"""

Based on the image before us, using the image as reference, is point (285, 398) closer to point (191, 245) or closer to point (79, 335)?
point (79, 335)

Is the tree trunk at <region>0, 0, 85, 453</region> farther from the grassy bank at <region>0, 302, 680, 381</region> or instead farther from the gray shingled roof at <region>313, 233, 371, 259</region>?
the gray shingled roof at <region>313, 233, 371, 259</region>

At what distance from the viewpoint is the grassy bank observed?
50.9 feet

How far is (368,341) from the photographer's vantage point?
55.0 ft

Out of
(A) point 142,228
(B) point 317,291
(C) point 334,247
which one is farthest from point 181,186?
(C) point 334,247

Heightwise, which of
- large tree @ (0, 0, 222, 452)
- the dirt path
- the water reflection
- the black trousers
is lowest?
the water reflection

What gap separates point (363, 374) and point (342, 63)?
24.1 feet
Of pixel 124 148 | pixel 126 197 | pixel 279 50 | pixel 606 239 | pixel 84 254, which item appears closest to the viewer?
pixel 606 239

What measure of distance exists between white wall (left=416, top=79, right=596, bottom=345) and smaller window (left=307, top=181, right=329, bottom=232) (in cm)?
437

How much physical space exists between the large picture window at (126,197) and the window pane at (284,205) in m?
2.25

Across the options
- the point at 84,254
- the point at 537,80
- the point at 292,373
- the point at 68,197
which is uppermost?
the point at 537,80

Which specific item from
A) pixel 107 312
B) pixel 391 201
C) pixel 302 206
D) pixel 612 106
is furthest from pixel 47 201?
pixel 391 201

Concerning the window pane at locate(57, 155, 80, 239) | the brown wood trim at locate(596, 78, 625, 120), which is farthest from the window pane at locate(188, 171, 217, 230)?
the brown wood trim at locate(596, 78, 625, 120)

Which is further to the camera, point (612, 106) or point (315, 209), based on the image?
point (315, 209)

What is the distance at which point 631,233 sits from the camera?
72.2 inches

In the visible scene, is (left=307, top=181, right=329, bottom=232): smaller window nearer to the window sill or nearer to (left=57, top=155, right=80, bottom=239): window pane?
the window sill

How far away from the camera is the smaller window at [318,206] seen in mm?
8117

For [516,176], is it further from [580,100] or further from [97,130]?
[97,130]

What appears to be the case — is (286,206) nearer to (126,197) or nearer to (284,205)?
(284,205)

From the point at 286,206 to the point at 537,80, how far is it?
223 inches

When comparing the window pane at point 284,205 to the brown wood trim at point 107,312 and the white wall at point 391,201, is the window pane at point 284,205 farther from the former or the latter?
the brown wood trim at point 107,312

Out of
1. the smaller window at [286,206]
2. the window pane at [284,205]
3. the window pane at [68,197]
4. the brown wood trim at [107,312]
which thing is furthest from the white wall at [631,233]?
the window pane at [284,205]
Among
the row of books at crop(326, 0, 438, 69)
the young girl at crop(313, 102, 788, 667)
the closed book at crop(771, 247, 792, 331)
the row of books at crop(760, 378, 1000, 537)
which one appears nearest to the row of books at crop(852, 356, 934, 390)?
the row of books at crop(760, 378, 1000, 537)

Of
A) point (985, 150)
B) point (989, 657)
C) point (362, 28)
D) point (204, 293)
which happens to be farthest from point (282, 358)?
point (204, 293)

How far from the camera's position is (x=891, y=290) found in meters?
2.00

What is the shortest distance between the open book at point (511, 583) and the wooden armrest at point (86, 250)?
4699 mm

"""

## [Short problem]
Reproduce, without alteration, the part of the listing that opens with the line containing "What is the shortest" and continues through the end of the listing.

## [Complete response]
What is the shortest distance between the open book at point (511, 583) and the wooden armrest at point (86, 250)?
4699 mm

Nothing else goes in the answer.